Отец берет со стола ту самую фотографию, на ней надпись: "Луи Лормо на память о холодном душе". Он улыбается красавице с блестками и кладет ее во внутренний карман - точно таким же движением, как Фабьена, когда засовывала карточку в мой погребальный костюм.
Кондитерская Дюмонселей, вся в мраморе, зеркалах и позолоченных лепных гирляндах, похожа на старинную карусель, только без деревянных лошадок. Понятия не имею, с чего меня сюда занесло. Что ж, посмотрим, теперь я, не противясь, с полным доверием переношусь туда, куда меня влечет. Может, теперь причина этой тяги - самый обыкновенный голод? Вернее, ностальгия по голоду, которого я больше не испытываю. Мне очень не хватает упорядочивающего течение дня графика аппетита, трапез и пищеварения. Конечно, умом я с этим свыкся, но жаль, что исчезло предвкушение запрограммированного удовольствия, исчезла сама потребность в этом удовольствии. В буквальном смысле не текут слюнки.
Или причина в моем одиночестве: мне не с кем разделить свои переживания, и это выражается в тоске по общему застолью.
- Мама, в малиновый именинный пирог для Бофоров - спирт или ликер?
- Ничего! Сколько тебе говорить, Жан-Гю: если я ничего не указываю в рецепте, значит, ничего не надо добавлять сверх обычного!
- Но в малиновый пирог, как я понимаю, обычно добавляют малиновый ликер. Иначе какой же он малиновый, спроси у Жана-Ми.
- Не спорь с матерью! Валери, подберите космы! Здесь вам не свинарник! Мари-Па, покажи руки!

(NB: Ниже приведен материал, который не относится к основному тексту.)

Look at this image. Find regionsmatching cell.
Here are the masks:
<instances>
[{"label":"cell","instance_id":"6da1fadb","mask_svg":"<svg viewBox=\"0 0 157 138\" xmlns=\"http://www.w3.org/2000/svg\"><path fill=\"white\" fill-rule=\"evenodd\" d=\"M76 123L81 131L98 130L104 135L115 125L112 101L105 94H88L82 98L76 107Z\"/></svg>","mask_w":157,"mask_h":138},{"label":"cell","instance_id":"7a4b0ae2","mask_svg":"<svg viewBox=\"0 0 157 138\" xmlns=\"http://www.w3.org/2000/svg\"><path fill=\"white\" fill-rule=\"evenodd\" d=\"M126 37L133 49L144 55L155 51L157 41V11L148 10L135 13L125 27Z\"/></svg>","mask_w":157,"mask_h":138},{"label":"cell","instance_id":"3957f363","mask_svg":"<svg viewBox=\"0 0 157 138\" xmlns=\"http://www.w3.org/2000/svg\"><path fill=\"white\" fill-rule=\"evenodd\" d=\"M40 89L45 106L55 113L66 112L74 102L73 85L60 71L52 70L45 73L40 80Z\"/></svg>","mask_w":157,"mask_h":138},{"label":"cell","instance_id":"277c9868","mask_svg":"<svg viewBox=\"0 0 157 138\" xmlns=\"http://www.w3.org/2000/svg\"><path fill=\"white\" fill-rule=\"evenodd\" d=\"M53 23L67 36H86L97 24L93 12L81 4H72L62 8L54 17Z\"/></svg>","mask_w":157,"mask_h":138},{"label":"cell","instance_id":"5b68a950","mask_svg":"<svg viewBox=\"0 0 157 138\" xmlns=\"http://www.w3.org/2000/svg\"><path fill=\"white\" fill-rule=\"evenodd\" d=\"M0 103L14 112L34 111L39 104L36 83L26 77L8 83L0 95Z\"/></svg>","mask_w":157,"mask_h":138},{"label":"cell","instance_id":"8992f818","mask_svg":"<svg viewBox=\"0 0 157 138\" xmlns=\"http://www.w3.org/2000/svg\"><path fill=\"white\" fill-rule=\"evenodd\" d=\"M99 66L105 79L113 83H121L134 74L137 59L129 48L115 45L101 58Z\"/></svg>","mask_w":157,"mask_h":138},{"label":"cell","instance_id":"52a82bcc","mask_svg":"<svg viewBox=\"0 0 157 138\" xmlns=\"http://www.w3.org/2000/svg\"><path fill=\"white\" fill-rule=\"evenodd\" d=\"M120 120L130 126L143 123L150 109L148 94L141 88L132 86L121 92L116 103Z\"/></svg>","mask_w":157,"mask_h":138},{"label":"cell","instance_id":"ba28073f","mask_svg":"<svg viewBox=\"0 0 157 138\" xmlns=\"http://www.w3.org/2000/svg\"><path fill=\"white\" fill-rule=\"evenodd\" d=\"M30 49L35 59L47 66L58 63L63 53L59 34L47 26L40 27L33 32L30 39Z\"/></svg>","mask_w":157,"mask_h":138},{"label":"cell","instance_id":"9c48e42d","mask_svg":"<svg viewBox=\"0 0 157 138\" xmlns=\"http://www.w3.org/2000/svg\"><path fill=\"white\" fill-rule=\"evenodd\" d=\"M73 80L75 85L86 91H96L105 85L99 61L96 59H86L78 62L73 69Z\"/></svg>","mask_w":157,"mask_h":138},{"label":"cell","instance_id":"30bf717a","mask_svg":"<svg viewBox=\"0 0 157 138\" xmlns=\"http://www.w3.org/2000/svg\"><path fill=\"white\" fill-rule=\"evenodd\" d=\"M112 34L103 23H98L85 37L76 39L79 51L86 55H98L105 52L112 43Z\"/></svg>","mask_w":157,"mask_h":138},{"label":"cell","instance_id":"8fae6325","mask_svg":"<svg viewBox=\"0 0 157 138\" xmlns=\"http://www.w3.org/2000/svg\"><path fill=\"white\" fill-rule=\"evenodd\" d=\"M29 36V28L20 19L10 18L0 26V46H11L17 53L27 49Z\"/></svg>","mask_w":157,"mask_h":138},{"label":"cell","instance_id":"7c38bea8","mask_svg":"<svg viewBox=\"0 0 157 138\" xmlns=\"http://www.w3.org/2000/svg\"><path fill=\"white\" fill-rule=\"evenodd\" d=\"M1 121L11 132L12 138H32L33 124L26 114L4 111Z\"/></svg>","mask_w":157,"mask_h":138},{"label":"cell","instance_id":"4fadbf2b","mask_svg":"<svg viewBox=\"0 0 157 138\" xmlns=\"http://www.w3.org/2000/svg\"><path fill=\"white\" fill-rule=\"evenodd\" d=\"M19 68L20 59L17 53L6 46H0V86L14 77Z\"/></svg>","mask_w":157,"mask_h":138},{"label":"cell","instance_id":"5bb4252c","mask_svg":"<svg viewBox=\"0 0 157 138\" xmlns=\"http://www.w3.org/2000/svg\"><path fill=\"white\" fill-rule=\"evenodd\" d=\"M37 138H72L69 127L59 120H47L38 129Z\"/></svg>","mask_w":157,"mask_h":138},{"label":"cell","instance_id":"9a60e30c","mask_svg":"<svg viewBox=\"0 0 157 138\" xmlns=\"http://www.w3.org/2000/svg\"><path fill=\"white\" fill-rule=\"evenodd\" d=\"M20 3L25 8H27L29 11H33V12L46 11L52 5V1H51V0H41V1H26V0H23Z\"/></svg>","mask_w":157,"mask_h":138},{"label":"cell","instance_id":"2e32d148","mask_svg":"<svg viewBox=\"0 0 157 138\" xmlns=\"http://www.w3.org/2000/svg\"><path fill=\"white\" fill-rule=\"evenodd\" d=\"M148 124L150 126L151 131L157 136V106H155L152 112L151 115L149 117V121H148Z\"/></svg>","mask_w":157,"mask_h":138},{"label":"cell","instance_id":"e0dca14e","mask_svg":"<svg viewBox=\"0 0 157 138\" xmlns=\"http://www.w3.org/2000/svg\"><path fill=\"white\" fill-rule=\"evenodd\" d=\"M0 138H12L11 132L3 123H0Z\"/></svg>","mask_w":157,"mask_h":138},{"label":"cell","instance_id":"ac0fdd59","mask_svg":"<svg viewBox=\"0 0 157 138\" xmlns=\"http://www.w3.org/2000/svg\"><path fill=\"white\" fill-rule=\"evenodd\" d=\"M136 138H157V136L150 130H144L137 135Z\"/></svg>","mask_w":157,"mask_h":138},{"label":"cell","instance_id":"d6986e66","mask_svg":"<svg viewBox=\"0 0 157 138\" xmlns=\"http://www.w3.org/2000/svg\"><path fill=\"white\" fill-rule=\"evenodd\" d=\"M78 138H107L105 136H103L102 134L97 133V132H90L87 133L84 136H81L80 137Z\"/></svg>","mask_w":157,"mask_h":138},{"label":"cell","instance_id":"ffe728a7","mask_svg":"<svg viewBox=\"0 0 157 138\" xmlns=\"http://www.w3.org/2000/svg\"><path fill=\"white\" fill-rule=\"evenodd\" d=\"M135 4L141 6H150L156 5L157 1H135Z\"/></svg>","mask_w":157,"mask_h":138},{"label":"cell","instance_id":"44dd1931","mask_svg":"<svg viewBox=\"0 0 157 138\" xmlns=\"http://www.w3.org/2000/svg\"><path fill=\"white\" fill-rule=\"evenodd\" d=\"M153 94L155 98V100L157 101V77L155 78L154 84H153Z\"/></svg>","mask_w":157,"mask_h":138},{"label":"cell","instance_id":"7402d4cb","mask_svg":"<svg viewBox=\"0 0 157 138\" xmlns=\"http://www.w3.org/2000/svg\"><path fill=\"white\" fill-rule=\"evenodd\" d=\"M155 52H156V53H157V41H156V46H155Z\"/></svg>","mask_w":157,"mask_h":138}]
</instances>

Мне всегда нравилось у Дюмонселей: здесь так вкусно пахнет горячими круассанами, миндальным кремом и флердоранжем и все всегда бранятся между собой. Жанна-Мари, мать семейства, старательно подчеркивающая свое легкое сходство с английской королевой, восседает за кассой, величавая и воинственная, и шпыняет молоденьких продавщиц. Девушки держатся недолго - хозяйка рассчитывает каждую новую, едва заподозрит, что она побывала в постели Жана-До, шоколадника. Для поддержания сексуального тонуса он колется экстази. Жанна-Мари за всеми должна уследить: Жан-До не упускает случая запустить руку в кассу; Жан-Гю, спец по кремам, накачавшись сухим савойским, частенько начиняет слоеные трубочки взбитыми белками для ромовых корзиночек; Жан-Ми норовит щедро напечь сладостей сверх заказанного, а Мари-Па, страдающая булимией, после того как ее трижды спасли в последний момент от брака с проходимцами, тайком пожирает эклеры, наполеоны и безе - психоаналитик, с которым она, обжегшись на знакомствах по объявлениям, общается только заочно, по почте, говорит, что это своеобразная форма матереубийства. Я всегда хорошо относился к МариПа. Еще в лицее, когда мы с ней очутились в одном классе - она, тогда склонная, наоборот, к анорексии, пропустила год, - я часто писал за нее сочинения. Так и повелось. И последние четыре года каждые две недели не кто иной, как я, перелагал на правильный французский ее влечение к смерти, которое она, рыдая, обнажала передо мной в трейлере. И это было потруднее, чем составлять брачные объявления, а они, естественно, тоже были моим произведением. Но психоаналитик из "Мод и услуг" оказался толковым малым. Он определил у Жанны-Мари кастрационный комплекс по тому, как заковыристо она назвала своих детей (Жан-Донадье, Жан-Микелан-джело, Жан-Гюстален, Мари-Палатин), с тем чтобы утвердить свою власть над ними через усечение этих имен. После этого открытия состояние Мари-Па улучшилось. Но через два месяца ей исполнится сорок, а выразить ее душевные муки будет некому, поэтому уже сегодня утром ряды пирожных на подносах поредели.
- Мари-Па, это что?! Ты ковыряла пальцем юбилейный торт?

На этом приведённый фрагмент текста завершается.